There have never been truer words. Next year, my youngest goes to first grade. In theory, I will have seven hours every weekday while both kids are in school. In reality, these hours will be filled with meetings, other work related tasks, errands, and life. In an effort to be prepared and hit the ground running in August, I’ve been analyzing my calendar. It appears that dear husband is right. I will rarely have large blocks of time.
Efficiency experts tell you it’s about working smarter, not harder. Working smarter for me means having a grasp on which tasks are grazing tasks and which tasks require devouring. Here’s what I’ve found:
Grazing Tasks—For which I tap into my inner sheep and chomp away little by little
- If I’m halfway through a scene and I’m loving it, (For a first draft “loving” is a relative term. It might mean that I have one or two lines I think are decent and the action is moving in the right direction.) I can usually graze through the middle section. I know the characters, I know the voice, I know the plan for the scene. I can write the remainder in small chunks of 15 minutes here and 20 minutes there.
- If I’m writing non-fiction, I can graze through the middle of a short article. Openings and conclusions are too brain-intensive to be grazing tasks.
- Outlining, research, planning are all grazing tasks.
- Editing is a great grazing task. Especially line editing for punctuation, grammar and spelling. Word-by-word editing also fits the bill. It’s exhausting to spend extended periods of time re-working sentence after sentence for stronger verbs and more precise description. I usually take a few sentences for the road and mull them over while driving or exercising.
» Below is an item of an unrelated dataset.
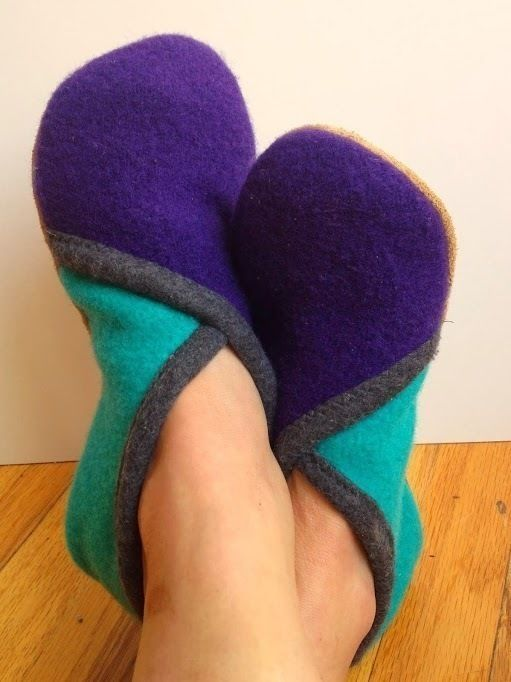 Upcycled Sweater Slippers - CROSSOVER - PDF Sewing Pattern - Sewing Patterns at Makerist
Devouring Tasks—For which I tap into my inner wolf and sit down to devour a full carcass at once
- Beginnings and endings. Whether it is the beginning of an entire novel, the first sentence of a new scene or the opening paragraph of an article, openings and closings require more dedicated brain power. I find that I often have to ramble my way into an opening. The first 3-4 paragraphs of new work (fiction or non-fiction) are usually thick and muddled (and end up in the outtakes file) but serve as a bridge to get me to the “true” opening.
- Action scenes. Drafting an action scene requires undivided attention for me. I’m a wordy writer and an even wordier drafter. Skimming the fat to produce a tight action scene is challenging for me. For this reason, these scenes need devouring time – no grazing allowed.
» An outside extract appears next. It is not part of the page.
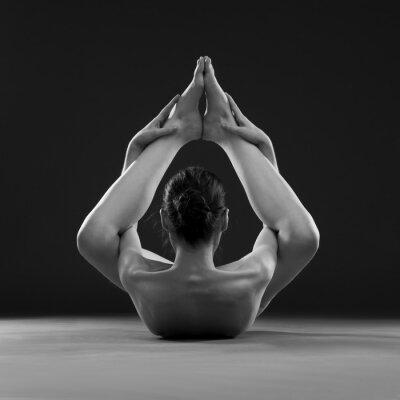 Plakat Naga joga. Beautiful sexy ciało młodej kobiety na szarym tle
- Fleshing out a scene which stems from one great line. I often have lines (particularly of dialogue) and images that come to me at inopportune times. Doing dishes is a prime time for this. I jot them in my notebook, transfer them to my “Must Have Lines” page in Microsoft OneNote, and let them simmer. These lines are usually something around which I can build a scene. But then I get performance anxiety. I love the line or the dialogue exchange. I don’t want to write a crappy scene that doesn’t do justice to the dishwashing gem. This is when I need long blocks of time to dig and devour the scene instead of grazing through filler.
I will still always dream of a cabin in the woods with an endless supply of coffee, firewood and peaceful time to write. But I’m a mom, a wife, and a writer—not a hermit. The list above certainly isn’t going to solve the not-enough-hours-in-the-day dilemma, but it might help me use those hours more effectively. And who knows, maybe I’m really a sheep in wolf’s clothing and can successfully graze my way through a manuscript after all.
What about you? Are you a successful grazer? What tasks work the best for you as grazing tasks? Or do you need space to devour your writing?